One of the fundamental research issues in Edge-AI is edge inference
acceleration, which aims to realize low-latency high-accuracy DNN inference
services by leveraging the fine-grained offloading of partitioned inference
tasks from end devices to edge servers. However, existing research has yet to
adopt a practical Edge-AI market perspective, which would systematically
explore the personalized inference needs of AI users (e.g., inference accuracy,
latency, and task complexity), the revenue incentives for AI service providers
that offer edge inference services, and multi-stakeholder governance within a
market-oriented context. To bridge this gap, we propose an Auction-based Edge
Inference Pricing Mechanism (AERIA) for revenue maximization to tackle the
multi-dimensional optimization problem of DNN model partition, edge inference
pricing, and resource allocation. We investigate the multi-exit device-edge
synergistic inference scheme for on-demand DNN inference acceleration, and
analyse the auction dynamics amongst the AI service providers, AI users and
edge infrastructure provider.
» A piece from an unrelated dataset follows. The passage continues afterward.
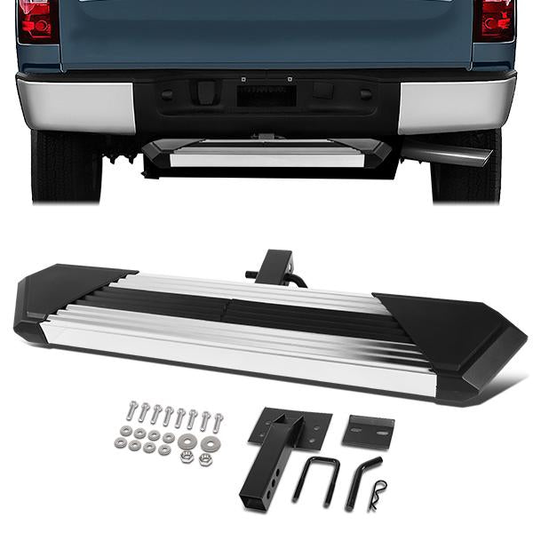 ESCALON TRASERO STAINLESS STEEL - 35" L X 6.25" W - FITS VEHICLES WITH 2" TOW HITCH RECEIVER - CHROME / RED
Owing to the strategic mechanism design via
randomized consensus estimate and cost sharing techniques, the Edge-AI market
attains several desirable properties, including competitiveness in revenue
maximization, incentive compatibility, and envy-freeness, which are crucial to
maintain the effectiveness, truthfulness, and fairness of our auction outcomes.
The extensive simulation experiments based on four representative DNN inference
workloads demonstrate that our AERIA mechanism significantly outperforms
several state-of-the-art approaches in revenue maximization, demonstrating the
efficacy of AERIA for on-demand DNN inference in the Edge-AI market.